- [PASSAGE TO READ]
Those who have professionally taken this path have traded an encounter with the God of all Creation for the pathetic idol of book sales and blog hits. The sad result is that the masses eagerly buy these books and pour over these articles desperate to find the answer to their questions about real life struggles, ministry strategies, or to find clarity about their identity in this world, and are never satisfied. The quick hit of the Christian self-help drug leads to a short period of perceived well-being but the next book or next conference always comes along promising even more insight, even more answers, an even better life, guaranteed or your money back! The poor seeker thus spends more cash and more time hoping to reach that spiritual high yet again and the cycle repeats ad infinitum. The seeker of insider information continues on in this way of life unaware that they have fallen prey to a form of gnosticism that never died but seeped its way deep into the dominant Christian culture today.

- [SUPPLIED INFORMATION]
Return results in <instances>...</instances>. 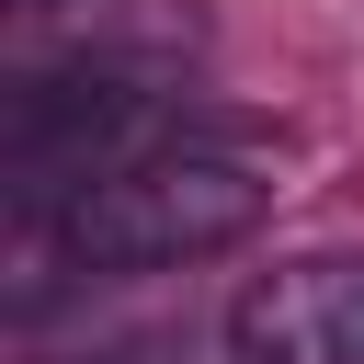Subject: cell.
Segmentation results:
<instances>
[{
  "mask_svg": "<svg viewBox=\"0 0 364 364\" xmlns=\"http://www.w3.org/2000/svg\"><path fill=\"white\" fill-rule=\"evenodd\" d=\"M273 216V171L228 136V125H193L125 171H102L91 193H68L46 216V239L80 262V273H182L228 239H250Z\"/></svg>",
  "mask_w": 364,
  "mask_h": 364,
  "instance_id": "6da1fadb",
  "label": "cell"
},
{
  "mask_svg": "<svg viewBox=\"0 0 364 364\" xmlns=\"http://www.w3.org/2000/svg\"><path fill=\"white\" fill-rule=\"evenodd\" d=\"M205 114L171 91V68H114V57H23L0 91V182L11 216L46 228L68 193H91L102 171L193 136Z\"/></svg>",
  "mask_w": 364,
  "mask_h": 364,
  "instance_id": "7a4b0ae2",
  "label": "cell"
},
{
  "mask_svg": "<svg viewBox=\"0 0 364 364\" xmlns=\"http://www.w3.org/2000/svg\"><path fill=\"white\" fill-rule=\"evenodd\" d=\"M239 364H364V250H296L228 307Z\"/></svg>",
  "mask_w": 364,
  "mask_h": 364,
  "instance_id": "3957f363",
  "label": "cell"
},
{
  "mask_svg": "<svg viewBox=\"0 0 364 364\" xmlns=\"http://www.w3.org/2000/svg\"><path fill=\"white\" fill-rule=\"evenodd\" d=\"M46 23V57H114V68H182L193 57V0H23Z\"/></svg>",
  "mask_w": 364,
  "mask_h": 364,
  "instance_id": "277c9868",
  "label": "cell"
},
{
  "mask_svg": "<svg viewBox=\"0 0 364 364\" xmlns=\"http://www.w3.org/2000/svg\"><path fill=\"white\" fill-rule=\"evenodd\" d=\"M11 11H23V0H11Z\"/></svg>",
  "mask_w": 364,
  "mask_h": 364,
  "instance_id": "5b68a950",
  "label": "cell"
}]
</instances>
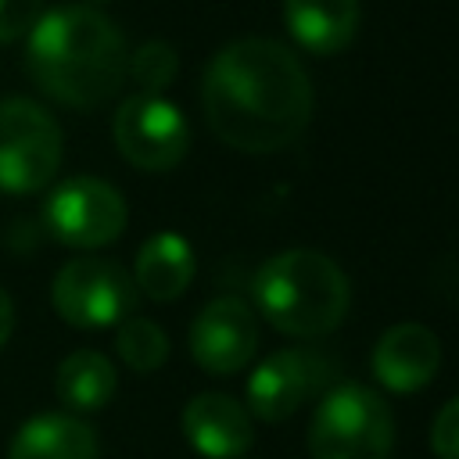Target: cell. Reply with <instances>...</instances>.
I'll return each instance as SVG.
<instances>
[{"label":"cell","mask_w":459,"mask_h":459,"mask_svg":"<svg viewBox=\"0 0 459 459\" xmlns=\"http://www.w3.org/2000/svg\"><path fill=\"white\" fill-rule=\"evenodd\" d=\"M11 330H14V301H11V294L0 287V348L7 344Z\"/></svg>","instance_id":"44dd1931"},{"label":"cell","mask_w":459,"mask_h":459,"mask_svg":"<svg viewBox=\"0 0 459 459\" xmlns=\"http://www.w3.org/2000/svg\"><path fill=\"white\" fill-rule=\"evenodd\" d=\"M7 459H100V441L75 412H36L14 430Z\"/></svg>","instance_id":"4fadbf2b"},{"label":"cell","mask_w":459,"mask_h":459,"mask_svg":"<svg viewBox=\"0 0 459 459\" xmlns=\"http://www.w3.org/2000/svg\"><path fill=\"white\" fill-rule=\"evenodd\" d=\"M39 14H43V0H0V47L29 36Z\"/></svg>","instance_id":"d6986e66"},{"label":"cell","mask_w":459,"mask_h":459,"mask_svg":"<svg viewBox=\"0 0 459 459\" xmlns=\"http://www.w3.org/2000/svg\"><path fill=\"white\" fill-rule=\"evenodd\" d=\"M283 22L308 54H341L359 32V0H283Z\"/></svg>","instance_id":"5bb4252c"},{"label":"cell","mask_w":459,"mask_h":459,"mask_svg":"<svg viewBox=\"0 0 459 459\" xmlns=\"http://www.w3.org/2000/svg\"><path fill=\"white\" fill-rule=\"evenodd\" d=\"M430 448L437 459H459V394L441 405L430 427Z\"/></svg>","instance_id":"ffe728a7"},{"label":"cell","mask_w":459,"mask_h":459,"mask_svg":"<svg viewBox=\"0 0 459 459\" xmlns=\"http://www.w3.org/2000/svg\"><path fill=\"white\" fill-rule=\"evenodd\" d=\"M323 377L319 355L308 351H276L265 362H258L247 377V412L262 423H280L290 412L301 409V402L316 391Z\"/></svg>","instance_id":"30bf717a"},{"label":"cell","mask_w":459,"mask_h":459,"mask_svg":"<svg viewBox=\"0 0 459 459\" xmlns=\"http://www.w3.org/2000/svg\"><path fill=\"white\" fill-rule=\"evenodd\" d=\"M115 387H118V373L111 366V359L93 351V348H79V351L65 355L57 373H54V391L68 412L104 409L111 402Z\"/></svg>","instance_id":"2e32d148"},{"label":"cell","mask_w":459,"mask_h":459,"mask_svg":"<svg viewBox=\"0 0 459 459\" xmlns=\"http://www.w3.org/2000/svg\"><path fill=\"white\" fill-rule=\"evenodd\" d=\"M54 312L75 330H104L129 319L136 305L133 276L111 258H72L50 283Z\"/></svg>","instance_id":"8992f818"},{"label":"cell","mask_w":459,"mask_h":459,"mask_svg":"<svg viewBox=\"0 0 459 459\" xmlns=\"http://www.w3.org/2000/svg\"><path fill=\"white\" fill-rule=\"evenodd\" d=\"M194 269H197V258H194V247L186 244V237L161 230L140 244V251L133 258V283L151 301H176L190 287Z\"/></svg>","instance_id":"9a60e30c"},{"label":"cell","mask_w":459,"mask_h":459,"mask_svg":"<svg viewBox=\"0 0 459 459\" xmlns=\"http://www.w3.org/2000/svg\"><path fill=\"white\" fill-rule=\"evenodd\" d=\"M394 416L380 391L344 380L330 387L308 423L312 459H391Z\"/></svg>","instance_id":"277c9868"},{"label":"cell","mask_w":459,"mask_h":459,"mask_svg":"<svg viewBox=\"0 0 459 459\" xmlns=\"http://www.w3.org/2000/svg\"><path fill=\"white\" fill-rule=\"evenodd\" d=\"M115 348H118V359L136 373H151V369L165 366V359H169L165 330L154 319H143V316H129V319L118 323Z\"/></svg>","instance_id":"e0dca14e"},{"label":"cell","mask_w":459,"mask_h":459,"mask_svg":"<svg viewBox=\"0 0 459 459\" xmlns=\"http://www.w3.org/2000/svg\"><path fill=\"white\" fill-rule=\"evenodd\" d=\"M126 197L97 176L61 179L43 201L47 233L75 251H93L122 237L126 230Z\"/></svg>","instance_id":"52a82bcc"},{"label":"cell","mask_w":459,"mask_h":459,"mask_svg":"<svg viewBox=\"0 0 459 459\" xmlns=\"http://www.w3.org/2000/svg\"><path fill=\"white\" fill-rule=\"evenodd\" d=\"M183 434L204 459H240L255 441V423L237 398L201 391L183 405Z\"/></svg>","instance_id":"7c38bea8"},{"label":"cell","mask_w":459,"mask_h":459,"mask_svg":"<svg viewBox=\"0 0 459 459\" xmlns=\"http://www.w3.org/2000/svg\"><path fill=\"white\" fill-rule=\"evenodd\" d=\"M111 133L122 158L143 172L176 169L190 147V126L183 111L161 93L126 97L111 118Z\"/></svg>","instance_id":"ba28073f"},{"label":"cell","mask_w":459,"mask_h":459,"mask_svg":"<svg viewBox=\"0 0 459 459\" xmlns=\"http://www.w3.org/2000/svg\"><path fill=\"white\" fill-rule=\"evenodd\" d=\"M373 377L394 394H412L437 377L441 341L423 323H394L373 344Z\"/></svg>","instance_id":"8fae6325"},{"label":"cell","mask_w":459,"mask_h":459,"mask_svg":"<svg viewBox=\"0 0 459 459\" xmlns=\"http://www.w3.org/2000/svg\"><path fill=\"white\" fill-rule=\"evenodd\" d=\"M176 68H179L176 50L165 39H147L129 54L126 79H133L140 86V93H161L176 79Z\"/></svg>","instance_id":"ac0fdd59"},{"label":"cell","mask_w":459,"mask_h":459,"mask_svg":"<svg viewBox=\"0 0 459 459\" xmlns=\"http://www.w3.org/2000/svg\"><path fill=\"white\" fill-rule=\"evenodd\" d=\"M129 47L122 29L90 4H61L39 14L25 36L29 79L57 104L90 111L126 82Z\"/></svg>","instance_id":"7a4b0ae2"},{"label":"cell","mask_w":459,"mask_h":459,"mask_svg":"<svg viewBox=\"0 0 459 459\" xmlns=\"http://www.w3.org/2000/svg\"><path fill=\"white\" fill-rule=\"evenodd\" d=\"M265 323L290 337H323L348 312L351 287L341 265L312 247H290L265 258L251 280Z\"/></svg>","instance_id":"3957f363"},{"label":"cell","mask_w":459,"mask_h":459,"mask_svg":"<svg viewBox=\"0 0 459 459\" xmlns=\"http://www.w3.org/2000/svg\"><path fill=\"white\" fill-rule=\"evenodd\" d=\"M212 133L244 151L273 154L294 143L312 118V82L290 47L265 36L226 43L201 79Z\"/></svg>","instance_id":"6da1fadb"},{"label":"cell","mask_w":459,"mask_h":459,"mask_svg":"<svg viewBox=\"0 0 459 459\" xmlns=\"http://www.w3.org/2000/svg\"><path fill=\"white\" fill-rule=\"evenodd\" d=\"M258 351L255 312L237 298L208 301L190 323V355L204 373L226 377L244 369Z\"/></svg>","instance_id":"9c48e42d"},{"label":"cell","mask_w":459,"mask_h":459,"mask_svg":"<svg viewBox=\"0 0 459 459\" xmlns=\"http://www.w3.org/2000/svg\"><path fill=\"white\" fill-rule=\"evenodd\" d=\"M61 126L29 97H0V194H36L61 169Z\"/></svg>","instance_id":"5b68a950"}]
</instances>
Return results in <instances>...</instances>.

- [WORK INSTRUCTIONS] In the passage on Christian self-help, the next book or conference comes along promising several things. List each promised thing that contains the word "even."

- [EXERCISE SOLUTION]
- even more insight
- even more answers
- an even better life